Konbanwa !

Et me revoilà avec un septième chapitre, bien plus long que les autres. J'avoue qu'il fût un peu laborieux à l'écriture, mais j'espère tout de même qu'il vous plaira !

Encore une fois, n'hésitez pas à me partager votre avis, n'oubliez pas que vos réactions sont le moteur de notre écriture !

Je vous laisse à votre lecture.

Votre dévouée Hana.

Chapitre 7.

D'amour en abhorration.

A l'aube d'un nouveau jour, deux yeux aussi obscures qu'une nuit dépourvue de lune, scrutèrent l'horizon face à eux, pourtant aveugles de la beauté qui les entourait. Quelques mèches ébènes effleurant sa peau d'albâtre au grès de la légère brise qui lui embrassait le visage. Des pupilles si sombres, que l'on ne pouvait apercevoir l'étendue du paysage qui se dressait dans un camaïeu de pourpre, d'or et d'azur dans leur reflet, tant ce tableau s'étirant à perte de vue était absorbé par l'infinité de leur gouffre. Seules les ténèbres semblaient maîtres de ce regard glacial. Qui se risquerait à s'y plonger, se retrouverait inexorablement aspiré dans cette infinité obscure de haine sans issue, tournoyant pour l'éternité jusqu'à en perdre l'esprit.

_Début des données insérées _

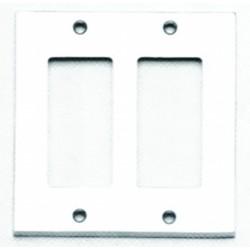 Omnia 8023-D Modern Switchplate -Double Rocker Cutout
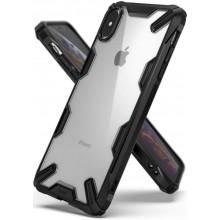 RINGKE FUSION X IPHONE X/XS BLACK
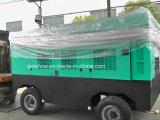 Kaishan LGCY-15/13A Towable Dieselschrauben-Luftverdichter für Bohrung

La vengeance, seule lumière aux tréfonds de ces prunelles destructrices. Tel un brasier ardent, ravageur de sa fureur se reflétant sur un morceau de miroir brisé, faisant écho au malheureux qui oserait y jeter un œil, renvoyant l'image de la prochaine victime de cette furie incontrôlable.

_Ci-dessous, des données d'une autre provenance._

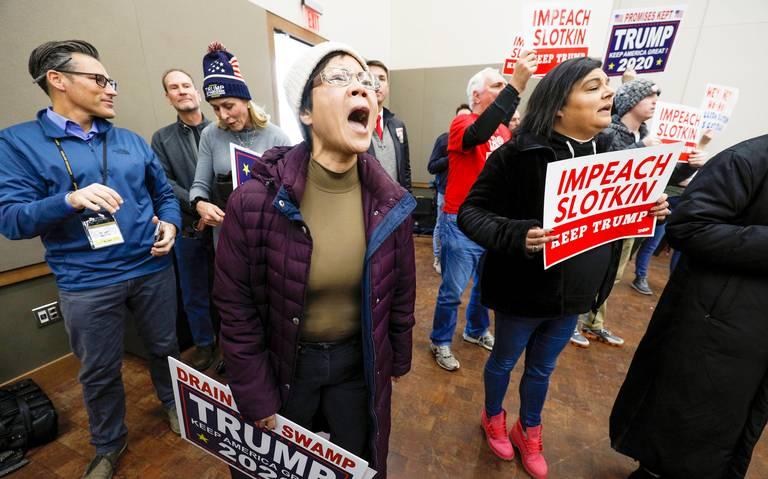 Trump alcanza su máxima popularidad pese al impeachmet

Brisée, voilà ce qu'était son âme, aussi tempétueuse que le dieu Susanoo* lui-même, rependant sa folie sur terre au grès de son vent meurtrier. La solitude rampant derrière lui inlassablement telle la grande faucheuse venant chercher son butin.

La tête baissée, les paupières closes, il ne pouvait empêcher le déferlement d'images, de souvenirs de son passé lui frapper l'esprit. Des corps inertes, du sang, des larmes. Les siennes, celles de ses parents et enfin, dans un éternel retour en arrière auquel il ne pouvait échapper, contre sa volonté, une lune de sang, aussi pourpre que les larmes dévalant les joues de son frère aîné.

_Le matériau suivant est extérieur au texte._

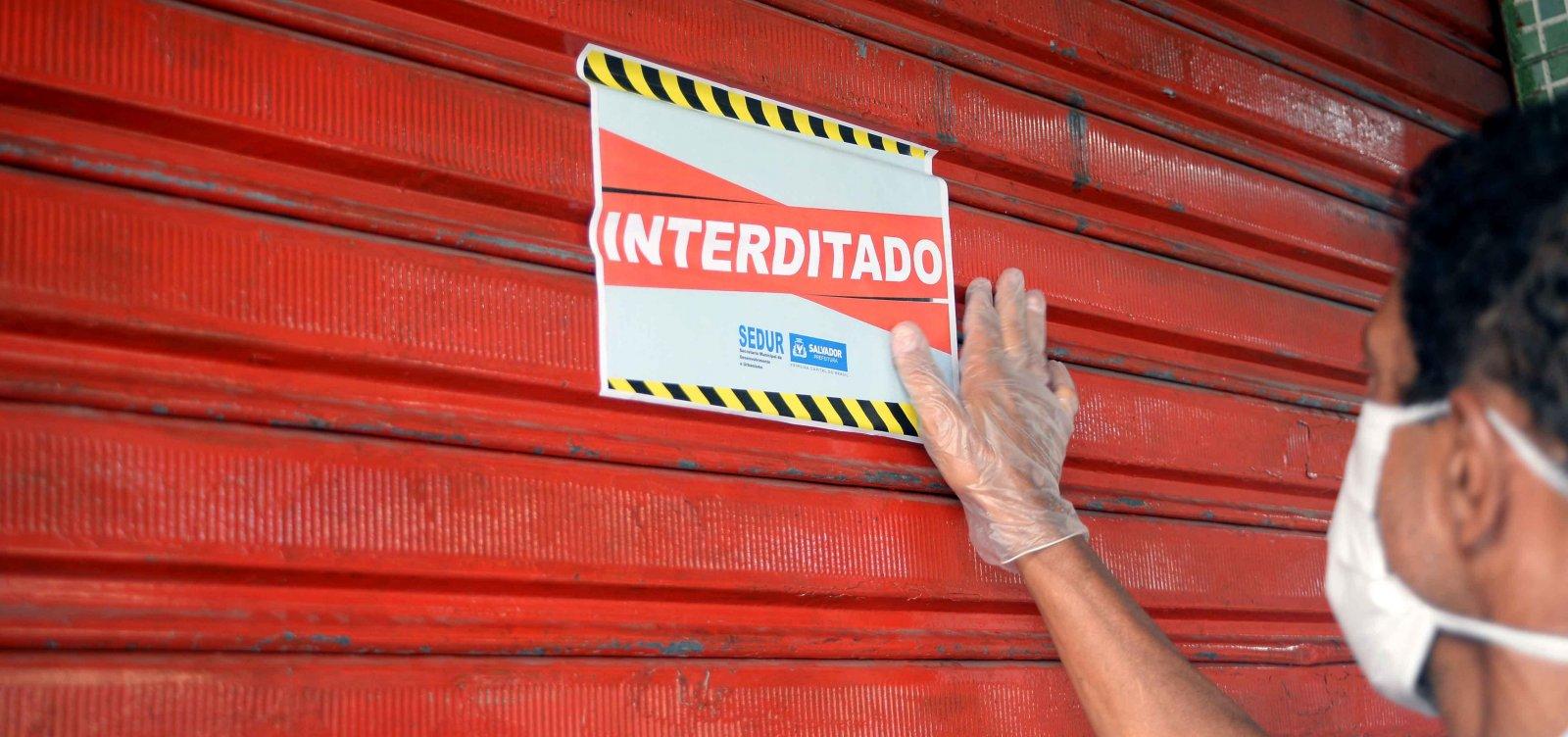 [Prefeitura interdita 16 estabelecimentos em bairros com medidas restritivas]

Lui, héro dans l'ombre, mais considéré comme le pire des traîtres à sa nation. Lui, représentant le courage et le sacrifice ultime. Sans reconnaissance aucune. Condamné au déshonneur et aux tourments qui l'accompagneraient dans l'au-delà immuable.

Le jeune homme au teint blafard, la tête toujours basse, aveugle du monde qui l'entourait, porta ses mains à ses tempes, permettant de les masser de la pulpe de ses doigts. Recherchant dans un espoir futile, la félicité de la migraine qui lui envahissait le crâne.

Ce sont tous des traîtres. Je te vengerais et restaurerais la grandeur et la puissance de notre clan. Pardonnes-moi Aniki… Aniki… Voudras-tu t'entraîner une dernière fois avec moi ? Lorsque tout sera fini. Pardon... pardonnes-moi Aniki...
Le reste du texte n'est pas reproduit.